As FIRE President Greg Lukianoff points out, existing law gives universities (and civil authorities) ample authority to punish the serious breach of student privacy alleged in the Clementi case. Daniel Luzer of the Washington Monthly notes that Rutgers already had in place an anti-bullying policy of the sort envisioned by the bill.

Also of concern is the Lautenberg-Holt bill’s requirement that administrators move against off-campus or online student behavior. This provision, says FIRE, in practice “is likely to compel universities to monitor student behavior in unprecedented ways – including close and comprehensive monitoring of social networking sites like Facebook and Twitter – in order to ward off potential lawsuits.”

Hate Register?

In my policy analysis “Attack of the Utility Monsters,” I wrote that one problem with hate speech laws is that the longer they stay on the books, the more they can encourage outrage over increasingly petty offenses. Here’s a story from the United Kingdom I’d certainly have included if I were writing that paper today:

A ten-year-old boy from Weston Super Mare has been put on a school “hate register” after he allegedly made a homophobic insult in the playground.

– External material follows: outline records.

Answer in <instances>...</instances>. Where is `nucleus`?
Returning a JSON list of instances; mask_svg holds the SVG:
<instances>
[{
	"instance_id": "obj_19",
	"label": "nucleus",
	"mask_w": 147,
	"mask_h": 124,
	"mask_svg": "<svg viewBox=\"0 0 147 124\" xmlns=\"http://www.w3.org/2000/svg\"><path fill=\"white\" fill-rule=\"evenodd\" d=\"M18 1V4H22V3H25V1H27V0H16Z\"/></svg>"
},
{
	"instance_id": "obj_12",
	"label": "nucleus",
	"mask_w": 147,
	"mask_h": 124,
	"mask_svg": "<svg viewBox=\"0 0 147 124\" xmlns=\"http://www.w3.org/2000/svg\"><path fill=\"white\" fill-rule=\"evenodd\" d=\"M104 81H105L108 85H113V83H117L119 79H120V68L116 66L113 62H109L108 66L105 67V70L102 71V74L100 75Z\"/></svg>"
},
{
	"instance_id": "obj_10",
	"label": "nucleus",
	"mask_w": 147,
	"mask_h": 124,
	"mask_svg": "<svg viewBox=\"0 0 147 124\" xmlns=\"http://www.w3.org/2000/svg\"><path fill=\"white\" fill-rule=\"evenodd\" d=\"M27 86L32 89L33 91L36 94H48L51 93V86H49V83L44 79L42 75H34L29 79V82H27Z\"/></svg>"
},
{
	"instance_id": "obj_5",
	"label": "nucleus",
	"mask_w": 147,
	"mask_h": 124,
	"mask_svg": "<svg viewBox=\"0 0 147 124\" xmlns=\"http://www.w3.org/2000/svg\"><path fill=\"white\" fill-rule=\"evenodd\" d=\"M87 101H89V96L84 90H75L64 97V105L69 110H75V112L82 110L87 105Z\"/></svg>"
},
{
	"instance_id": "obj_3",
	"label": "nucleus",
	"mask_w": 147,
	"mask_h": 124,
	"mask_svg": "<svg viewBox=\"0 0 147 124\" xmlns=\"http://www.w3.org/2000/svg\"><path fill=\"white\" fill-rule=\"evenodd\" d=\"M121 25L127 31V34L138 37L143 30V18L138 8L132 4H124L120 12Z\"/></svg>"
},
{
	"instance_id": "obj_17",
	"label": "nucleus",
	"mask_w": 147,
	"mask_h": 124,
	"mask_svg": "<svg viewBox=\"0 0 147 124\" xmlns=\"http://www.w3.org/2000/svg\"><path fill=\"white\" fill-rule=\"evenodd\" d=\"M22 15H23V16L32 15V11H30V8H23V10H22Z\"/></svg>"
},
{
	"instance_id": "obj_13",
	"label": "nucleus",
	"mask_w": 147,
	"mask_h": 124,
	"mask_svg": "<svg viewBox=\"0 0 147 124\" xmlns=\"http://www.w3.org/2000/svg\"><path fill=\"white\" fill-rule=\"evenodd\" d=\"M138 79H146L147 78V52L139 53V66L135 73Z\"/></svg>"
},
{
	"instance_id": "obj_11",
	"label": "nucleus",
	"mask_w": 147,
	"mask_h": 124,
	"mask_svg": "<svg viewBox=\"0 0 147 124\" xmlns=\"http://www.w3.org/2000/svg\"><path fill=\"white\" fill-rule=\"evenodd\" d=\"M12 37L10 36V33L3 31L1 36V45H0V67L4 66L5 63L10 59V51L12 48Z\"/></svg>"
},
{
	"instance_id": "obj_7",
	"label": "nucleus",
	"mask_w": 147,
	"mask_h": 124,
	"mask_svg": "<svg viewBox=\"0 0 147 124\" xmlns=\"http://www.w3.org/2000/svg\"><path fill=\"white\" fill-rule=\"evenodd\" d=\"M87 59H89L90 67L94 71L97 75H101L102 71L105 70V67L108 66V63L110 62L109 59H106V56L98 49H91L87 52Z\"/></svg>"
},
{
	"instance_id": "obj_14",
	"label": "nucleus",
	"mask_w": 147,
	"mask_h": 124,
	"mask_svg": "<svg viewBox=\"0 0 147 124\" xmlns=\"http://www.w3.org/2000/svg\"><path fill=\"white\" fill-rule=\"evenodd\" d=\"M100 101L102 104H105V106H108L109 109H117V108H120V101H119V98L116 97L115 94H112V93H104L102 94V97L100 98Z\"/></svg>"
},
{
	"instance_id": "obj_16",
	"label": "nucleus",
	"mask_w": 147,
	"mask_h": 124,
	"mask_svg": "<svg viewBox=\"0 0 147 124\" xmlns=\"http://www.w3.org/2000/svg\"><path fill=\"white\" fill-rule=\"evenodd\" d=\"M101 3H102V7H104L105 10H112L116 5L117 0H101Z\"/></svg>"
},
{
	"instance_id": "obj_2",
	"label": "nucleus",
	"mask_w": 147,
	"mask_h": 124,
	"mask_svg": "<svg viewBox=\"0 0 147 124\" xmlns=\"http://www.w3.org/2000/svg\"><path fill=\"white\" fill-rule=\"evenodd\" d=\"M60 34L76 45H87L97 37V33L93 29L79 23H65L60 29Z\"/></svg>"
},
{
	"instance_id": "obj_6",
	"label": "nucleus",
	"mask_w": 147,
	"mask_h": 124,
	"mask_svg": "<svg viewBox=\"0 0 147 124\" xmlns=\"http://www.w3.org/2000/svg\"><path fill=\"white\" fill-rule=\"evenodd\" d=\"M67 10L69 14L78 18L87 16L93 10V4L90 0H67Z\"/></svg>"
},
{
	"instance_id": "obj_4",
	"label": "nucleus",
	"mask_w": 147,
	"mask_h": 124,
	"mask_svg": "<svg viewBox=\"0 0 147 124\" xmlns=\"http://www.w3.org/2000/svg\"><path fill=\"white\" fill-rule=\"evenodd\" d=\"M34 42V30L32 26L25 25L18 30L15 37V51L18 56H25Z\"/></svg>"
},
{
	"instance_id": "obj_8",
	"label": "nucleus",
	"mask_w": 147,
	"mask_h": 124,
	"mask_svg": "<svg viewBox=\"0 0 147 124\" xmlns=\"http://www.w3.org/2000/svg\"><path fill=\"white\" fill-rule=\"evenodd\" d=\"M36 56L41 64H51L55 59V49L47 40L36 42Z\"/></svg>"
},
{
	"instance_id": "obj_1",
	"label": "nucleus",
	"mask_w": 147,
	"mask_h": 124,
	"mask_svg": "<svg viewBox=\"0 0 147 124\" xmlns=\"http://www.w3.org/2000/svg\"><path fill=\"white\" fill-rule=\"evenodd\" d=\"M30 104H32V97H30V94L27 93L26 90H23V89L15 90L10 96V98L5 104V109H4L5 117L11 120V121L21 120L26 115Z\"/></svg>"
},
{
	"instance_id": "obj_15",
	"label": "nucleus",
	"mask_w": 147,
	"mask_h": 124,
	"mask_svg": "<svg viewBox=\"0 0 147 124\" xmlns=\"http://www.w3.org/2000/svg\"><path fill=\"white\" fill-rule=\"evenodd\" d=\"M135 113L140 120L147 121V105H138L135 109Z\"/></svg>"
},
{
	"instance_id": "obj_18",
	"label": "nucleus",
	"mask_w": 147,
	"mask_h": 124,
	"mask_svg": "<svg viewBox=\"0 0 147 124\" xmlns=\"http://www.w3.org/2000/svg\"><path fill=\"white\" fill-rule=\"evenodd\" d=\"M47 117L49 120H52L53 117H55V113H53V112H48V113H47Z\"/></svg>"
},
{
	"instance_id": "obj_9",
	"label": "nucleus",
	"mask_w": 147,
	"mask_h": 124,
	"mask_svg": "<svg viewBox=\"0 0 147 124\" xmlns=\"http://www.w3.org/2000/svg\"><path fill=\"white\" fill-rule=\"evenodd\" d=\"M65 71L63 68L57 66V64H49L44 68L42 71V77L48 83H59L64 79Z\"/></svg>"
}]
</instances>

Peter Drury, a pupil of Ashcombe Primary School, is believed to have called one of his friends a “gay boy,” according to his mother.

The boy’s mum says she was called into her son’s school to be told by head teacher that another mother had heard him using homophobic language.

She claims she was told the incident would be registered and his file monitored while he was at the school.

“He doesn’t even understand about the birds and the bees, so how can he be homophobic?”

Schools are reportedly being given advice that offensive comments made by children as young as five should be recorded and kept on record until the pupil leaves secondary school.

Kids can be incredibly cruel, in both word and deed. But if we were to put every child who ever said something hurtful on a “hate register,” just how many kids would we have to register? All of them? What good would that do us?